##### SOURCE DOCUMENT #####

This post is part of the SATF work.

Ideas from the “Solution” and “Probabilistic testing” sections applied to the reality and devices of the MRDS framework gave birth to the simulation acceptance test execution procedure depicted on the picture below. Every step of it will be illustrated by the Monte Carlo localization test of the “Test example” section.

Simulation acceptance test execution procedure

On the very first step, the simulation test runner sets up the simulator engine according to the test’s preferences – for now, it amounts to tuning of the physics simulation quality. In the example, the vehicle itself is quite primitive, and almost no physical interaction is expected, so the test contents with the lowest physics simulation quality.

Then the test runner loads static objects – simulation entities and services, whose state is not going to change through the test run. As such, they don’t have to be reloaded on each test try. This object’s division into static and dynamic becomes important in the context of the test runner implementation, because the entity load and service launch operations are expensive, and their number should be minimized. In the example, the number of static physics primitives comprising the building walls and the floor is 24 versus 35 in total. On the contrary, only 1 of 6 services in total is static – the MapProvider service, providing the fixed map of the building.

At that point, the static part of the test is prepared, and the dynamic phase starts. The test runner loads dynamic entities and launches dynamic services, those things that change their state during the test execution. In the localization example, dynamic are the robot entity, moving over the test run, and the localization service, tracking its position. All entities’ and services’ initial state is taken from corresponding files. But the tests have an option to alter the state of the newly loaded dynamic entities, perhaps, to introduce some random noise like in the cross country example from the “Probabilistic testing” section.

##### SOURCE MATERIAL #####

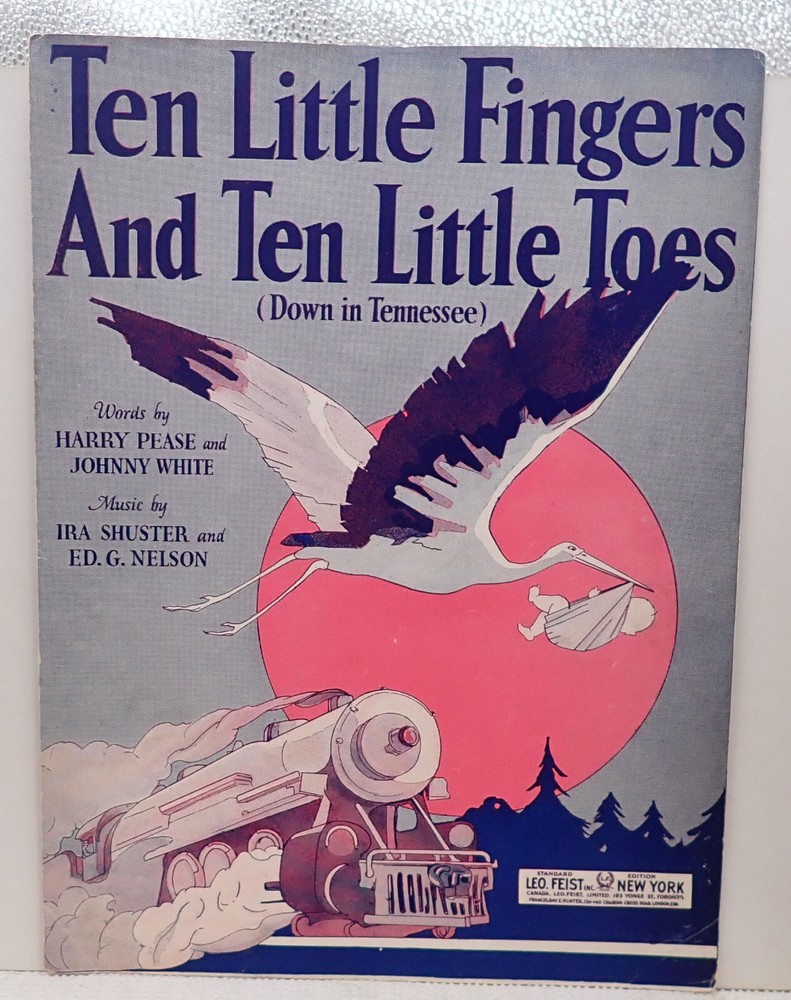 Ten Little Fingers and Ten Little Toes – Pease/White/Shuster&Nelson -Sheet Music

#####

*PROBLEM 1*. According to the SATF post, which service is the only static one in the localization example?
*PROBLEM 2*. Pick up the SATF post right after its final sentence and write the next part of the test execution procedure.

*TASK OUTPUT 1*. The MapProvider service, which provides the fixed map of the building.

*TASK OUTPUT 2*.
Now everything is loaded, and the test try is ready for execution. The test runner commences the test scenario. In the global localization with curved trajectory example test, it consists of move straight, wait, turn right, wait, move straight, wait, and stop commands. When the test try is over, the test runner checks the test’s assertions, in example case, comparing the pose from MC localization service with the robot’s pose acquired from the physics simulation. Then the test runner logs the result and proceeds to fixture cleaning. At that point, cleaning concerns only dynamic objects: dynamic simulation entities are removed from the simulated environment, dynamic services are dropped. And control returns to the beginning of dynamic phase, starting the next test try.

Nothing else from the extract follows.